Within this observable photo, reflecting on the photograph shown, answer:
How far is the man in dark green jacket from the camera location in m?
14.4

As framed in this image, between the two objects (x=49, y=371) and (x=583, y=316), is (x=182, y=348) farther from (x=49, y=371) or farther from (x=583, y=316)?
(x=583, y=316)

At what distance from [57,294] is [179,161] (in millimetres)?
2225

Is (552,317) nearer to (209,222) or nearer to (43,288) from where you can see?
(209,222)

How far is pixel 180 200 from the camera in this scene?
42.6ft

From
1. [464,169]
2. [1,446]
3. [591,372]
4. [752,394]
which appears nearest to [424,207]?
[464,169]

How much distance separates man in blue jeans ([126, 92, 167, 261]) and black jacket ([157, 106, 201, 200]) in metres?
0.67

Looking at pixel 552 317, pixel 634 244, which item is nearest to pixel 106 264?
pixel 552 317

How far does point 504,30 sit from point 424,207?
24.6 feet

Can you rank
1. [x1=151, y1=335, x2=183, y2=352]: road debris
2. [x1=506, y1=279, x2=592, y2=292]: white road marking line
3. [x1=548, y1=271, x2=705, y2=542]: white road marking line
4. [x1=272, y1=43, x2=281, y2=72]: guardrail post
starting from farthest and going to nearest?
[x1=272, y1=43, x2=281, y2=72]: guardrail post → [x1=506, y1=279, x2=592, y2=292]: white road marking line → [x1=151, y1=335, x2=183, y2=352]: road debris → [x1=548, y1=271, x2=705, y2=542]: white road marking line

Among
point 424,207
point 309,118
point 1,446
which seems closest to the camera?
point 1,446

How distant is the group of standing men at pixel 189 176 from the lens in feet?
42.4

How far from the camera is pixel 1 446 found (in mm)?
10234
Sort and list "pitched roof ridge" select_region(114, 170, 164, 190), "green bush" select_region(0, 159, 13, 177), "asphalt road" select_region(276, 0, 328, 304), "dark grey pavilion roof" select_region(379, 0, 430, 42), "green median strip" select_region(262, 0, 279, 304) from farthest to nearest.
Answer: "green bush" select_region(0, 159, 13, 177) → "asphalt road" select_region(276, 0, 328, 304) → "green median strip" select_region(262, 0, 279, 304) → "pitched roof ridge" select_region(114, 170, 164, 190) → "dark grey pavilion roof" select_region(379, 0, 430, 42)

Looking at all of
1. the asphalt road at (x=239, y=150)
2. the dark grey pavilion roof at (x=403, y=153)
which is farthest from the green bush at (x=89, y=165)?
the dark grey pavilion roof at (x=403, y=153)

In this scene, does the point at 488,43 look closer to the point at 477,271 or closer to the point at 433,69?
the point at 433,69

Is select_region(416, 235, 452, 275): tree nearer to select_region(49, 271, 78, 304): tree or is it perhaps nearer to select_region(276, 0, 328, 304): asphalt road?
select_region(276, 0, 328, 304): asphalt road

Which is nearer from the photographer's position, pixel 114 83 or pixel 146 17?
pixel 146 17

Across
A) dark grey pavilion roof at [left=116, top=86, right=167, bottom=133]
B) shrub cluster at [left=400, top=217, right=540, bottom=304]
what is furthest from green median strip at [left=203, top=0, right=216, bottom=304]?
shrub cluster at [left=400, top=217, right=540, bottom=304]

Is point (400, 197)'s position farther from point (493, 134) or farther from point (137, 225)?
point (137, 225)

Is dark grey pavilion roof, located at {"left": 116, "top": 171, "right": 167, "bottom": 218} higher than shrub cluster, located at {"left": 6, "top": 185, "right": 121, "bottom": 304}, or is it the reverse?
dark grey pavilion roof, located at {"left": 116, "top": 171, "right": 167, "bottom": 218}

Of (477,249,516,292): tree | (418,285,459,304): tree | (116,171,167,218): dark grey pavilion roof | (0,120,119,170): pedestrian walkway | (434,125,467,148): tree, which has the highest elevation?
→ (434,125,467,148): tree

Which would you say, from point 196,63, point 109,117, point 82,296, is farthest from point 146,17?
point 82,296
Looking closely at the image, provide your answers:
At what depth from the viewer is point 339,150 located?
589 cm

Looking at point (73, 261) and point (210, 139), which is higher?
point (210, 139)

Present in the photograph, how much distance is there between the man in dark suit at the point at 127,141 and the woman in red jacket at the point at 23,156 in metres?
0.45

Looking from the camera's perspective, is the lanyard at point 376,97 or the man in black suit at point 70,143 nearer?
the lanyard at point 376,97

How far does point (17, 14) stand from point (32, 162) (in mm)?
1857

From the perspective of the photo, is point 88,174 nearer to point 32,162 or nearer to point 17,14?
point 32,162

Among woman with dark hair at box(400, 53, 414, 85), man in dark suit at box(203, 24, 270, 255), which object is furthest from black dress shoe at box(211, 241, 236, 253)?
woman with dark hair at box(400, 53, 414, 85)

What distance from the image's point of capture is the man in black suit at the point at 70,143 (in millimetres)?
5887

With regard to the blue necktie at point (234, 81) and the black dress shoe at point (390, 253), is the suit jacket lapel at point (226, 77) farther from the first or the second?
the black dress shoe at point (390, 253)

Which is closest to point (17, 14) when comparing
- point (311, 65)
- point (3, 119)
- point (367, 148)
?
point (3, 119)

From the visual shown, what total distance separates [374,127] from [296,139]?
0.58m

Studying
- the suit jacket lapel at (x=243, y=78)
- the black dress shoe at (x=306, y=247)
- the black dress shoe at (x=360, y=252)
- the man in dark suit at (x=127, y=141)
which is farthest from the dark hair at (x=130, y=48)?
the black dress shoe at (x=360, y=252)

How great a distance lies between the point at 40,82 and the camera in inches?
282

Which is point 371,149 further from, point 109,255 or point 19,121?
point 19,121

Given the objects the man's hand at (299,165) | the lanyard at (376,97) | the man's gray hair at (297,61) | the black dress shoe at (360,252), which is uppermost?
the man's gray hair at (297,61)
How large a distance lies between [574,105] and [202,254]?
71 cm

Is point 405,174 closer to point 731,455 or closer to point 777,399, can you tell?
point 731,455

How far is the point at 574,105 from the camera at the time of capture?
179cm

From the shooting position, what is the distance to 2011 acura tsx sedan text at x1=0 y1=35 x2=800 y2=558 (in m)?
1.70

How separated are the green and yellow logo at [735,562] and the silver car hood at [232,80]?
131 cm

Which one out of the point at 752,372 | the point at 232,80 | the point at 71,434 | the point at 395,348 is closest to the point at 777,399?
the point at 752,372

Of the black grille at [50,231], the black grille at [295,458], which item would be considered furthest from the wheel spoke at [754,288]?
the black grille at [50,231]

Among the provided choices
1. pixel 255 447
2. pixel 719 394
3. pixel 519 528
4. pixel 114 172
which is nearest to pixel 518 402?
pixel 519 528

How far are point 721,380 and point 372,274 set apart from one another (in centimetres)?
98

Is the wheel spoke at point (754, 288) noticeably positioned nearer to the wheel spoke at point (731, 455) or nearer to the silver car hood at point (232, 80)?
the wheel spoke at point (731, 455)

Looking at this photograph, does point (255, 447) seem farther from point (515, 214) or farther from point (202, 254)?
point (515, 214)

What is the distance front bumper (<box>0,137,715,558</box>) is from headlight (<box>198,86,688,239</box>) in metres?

▶ **Task details**:
Rewrite the lines above with "silver car hood" changed to "gray car hood", leaving everything else untouched.

▶ **Worked solution**:
Within this observable photo, reflecting on the photograph shown, answer:
How far is the man in dark green jacket from the camera location in m?
14.4

As framed in this image, between the two objects (x=49, y=371) and (x=583, y=316), is (x=182, y=348) farther from (x=49, y=371) or farther from (x=583, y=316)?
(x=583, y=316)

At what distance from [57,294] is [179,161] (in millimetres)?
2225

Is (552,317) nearer to (209,222) or nearer to (43,288) from where you can see?
(209,222)

How far is pixel 180 200 from the camera in this scene?
42.6ft

From
1. [464,169]
2. [1,446]
3. [591,372]
4. [752,394]
which appears nearest to [424,207]?
[464,169]

How much distance separates man in blue jeans ([126, 92, 167, 261]) and black jacket ([157, 106, 201, 200]) in metres?
0.67

Looking at pixel 552 317, pixel 634 244, which item is nearest to pixel 106 264?
pixel 552 317

How far does point 504,30 sit from point 424,207?
24.6 feet

Can you rank
1. [x1=151, y1=335, x2=183, y2=352]: road debris
2. [x1=506, y1=279, x2=592, y2=292]: white road marking line
3. [x1=548, y1=271, x2=705, y2=542]: white road marking line
4. [x1=272, y1=43, x2=281, y2=72]: guardrail post
starting from farthest and going to nearest?
[x1=272, y1=43, x2=281, y2=72]: guardrail post → [x1=506, y1=279, x2=592, y2=292]: white road marking line → [x1=151, y1=335, x2=183, y2=352]: road debris → [x1=548, y1=271, x2=705, y2=542]: white road marking line

Among
point 424,207
point 309,118
point 1,446
which seems closest to the camera?
point 1,446

How distant is the group of standing men at pixel 189 176 from the lens in feet?
42.4

How far from the camera is pixel 1 446 found (in mm)?
10234
Sort and list "pitched roof ridge" select_region(114, 170, 164, 190), "green bush" select_region(0, 159, 13, 177), "asphalt road" select_region(276, 0, 328, 304), "dark grey pavilion roof" select_region(379, 0, 430, 42), "green median strip" select_region(262, 0, 279, 304) from farthest to nearest.
Answer: "green bush" select_region(0, 159, 13, 177) → "asphalt road" select_region(276, 0, 328, 304) → "green median strip" select_region(262, 0, 279, 304) → "pitched roof ridge" select_region(114, 170, 164, 190) → "dark grey pavilion roof" select_region(379, 0, 430, 42)

Looking at all of
1. the asphalt road at (x=239, y=150)
2. the dark grey pavilion roof at (x=403, y=153)
which is farthest from the green bush at (x=89, y=165)?
the dark grey pavilion roof at (x=403, y=153)

In this scene, does the point at 488,43 look closer to the point at 477,271 or closer to the point at 433,69?
the point at 433,69

Is select_region(416, 235, 452, 275): tree nearer to select_region(49, 271, 78, 304): tree or is it perhaps nearer to select_region(276, 0, 328, 304): asphalt road?
select_region(276, 0, 328, 304): asphalt road

Which is nearer from the photographer's position, pixel 114 83 or pixel 146 17?
pixel 146 17

Across
A) dark grey pavilion roof at [left=116, top=86, right=167, bottom=133]
B) shrub cluster at [left=400, top=217, right=540, bottom=304]
what is furthest from green median strip at [left=203, top=0, right=216, bottom=304]?
shrub cluster at [left=400, top=217, right=540, bottom=304]

Is point (400, 197)'s position farther from point (493, 134) or farther from point (137, 225)?
point (137, 225)

Is dark grey pavilion roof, located at {"left": 116, "top": 171, "right": 167, "bottom": 218} higher than shrub cluster, located at {"left": 6, "top": 185, "right": 121, "bottom": 304}, or is it the reverse?
dark grey pavilion roof, located at {"left": 116, "top": 171, "right": 167, "bottom": 218}

Of (477,249,516,292): tree | (418,285,459,304): tree | (116,171,167,218): dark grey pavilion roof | (0,120,119,170): pedestrian walkway | (434,125,467,148): tree, which has the highest elevation?
→ (434,125,467,148): tree

Which would you say, from point 196,63, point 109,117, point 82,296, is farthest from point 146,17?
point 82,296
Looking closely at the image, provide your answers:
At what depth from the viewer is point 339,150 located?
589 cm

Looking at point (73, 261) and point (210, 139), which is higher?
point (210, 139)

Present in the photograph, how much distance is there between the man in dark suit at the point at 127,141 and the woman in red jacket at the point at 23,156 in metres?
0.45

Looking from the camera's perspective, is the lanyard at point 376,97 or the man in black suit at point 70,143 nearer?
the lanyard at point 376,97

How far does point (17, 14) stand from point (32, 162) (in mm)?
1857

From the perspective of the photo, is point 88,174 nearer to point 32,162 or nearer to point 17,14?
point 32,162

Among woman with dark hair at box(400, 53, 414, 85), man in dark suit at box(203, 24, 270, 255), which object is furthest from black dress shoe at box(211, 241, 236, 253)?
woman with dark hair at box(400, 53, 414, 85)

What distance from the image's point of capture is the man in black suit at the point at 70,143 (in millimetres)?
5887

With regard to the blue necktie at point (234, 81) and the black dress shoe at point (390, 253), is the suit jacket lapel at point (226, 77) farther from the first or the second?
the black dress shoe at point (390, 253)

Which is closest to point (17, 14) when comparing
- point (311, 65)
- point (3, 119)
- point (367, 148)
?
point (3, 119)

From the visual shown, what total distance separates [374,127] from [296,139]?
0.58m

Studying
- the suit jacket lapel at (x=243, y=78)
- the black dress shoe at (x=306, y=247)
- the black dress shoe at (x=360, y=252)
- the man in dark suit at (x=127, y=141)
which is farthest from the dark hair at (x=130, y=48)?
the black dress shoe at (x=360, y=252)

How great a distance lies between the point at 40,82 and the camera in inches?
282

Which is point 371,149 further from, point 109,255 or point 19,121?
point 19,121

Given the objects the man's hand at (299,165) | the lanyard at (376,97) | the man's gray hair at (297,61) | the black dress shoe at (360,252), which is uppermost?
the man's gray hair at (297,61)
How large a distance lies between [574,105] and [202,254]?
71 cm

Is point 405,174 closer to point 731,455 or closer to point 777,399, can you tell?
point 731,455

How far is the point at 574,105 from the camera at the time of capture?
179cm

From the shooting position, what is the distance to 2011 acura tsx sedan text at x1=0 y1=35 x2=800 y2=558 (in m)?
1.70

How separated are the green and yellow logo at [735,562] and the gray car hood at [232,80]?
131 cm

Which one out of the point at 752,372 | the point at 232,80 | the point at 71,434 | the point at 395,348 is closest to the point at 777,399?
the point at 752,372

Of the black grille at [50,231], the black grille at [295,458], which item would be considered furthest from the wheel spoke at [754,288]?
the black grille at [50,231]

Among the provided choices
1. pixel 255 447
2. pixel 719 394
3. pixel 519 528
4. pixel 114 172
which is nearest to pixel 518 402?
pixel 519 528

How far are point 721,380 and point 372,274 set apart from one another (in centimetres)?
98

Is the wheel spoke at point (754, 288) noticeably positioned nearer to the wheel spoke at point (731, 455) or nearer to the gray car hood at point (232, 80)?
the wheel spoke at point (731, 455)

Looking at this photograph, does point (255, 447) seem farther from point (515, 214) or farther from point (202, 254)?
point (515, 214)

What is the distance front bumper (<box>0,137,715,558</box>) is from headlight (<box>198,86,688,239</box>) in metres?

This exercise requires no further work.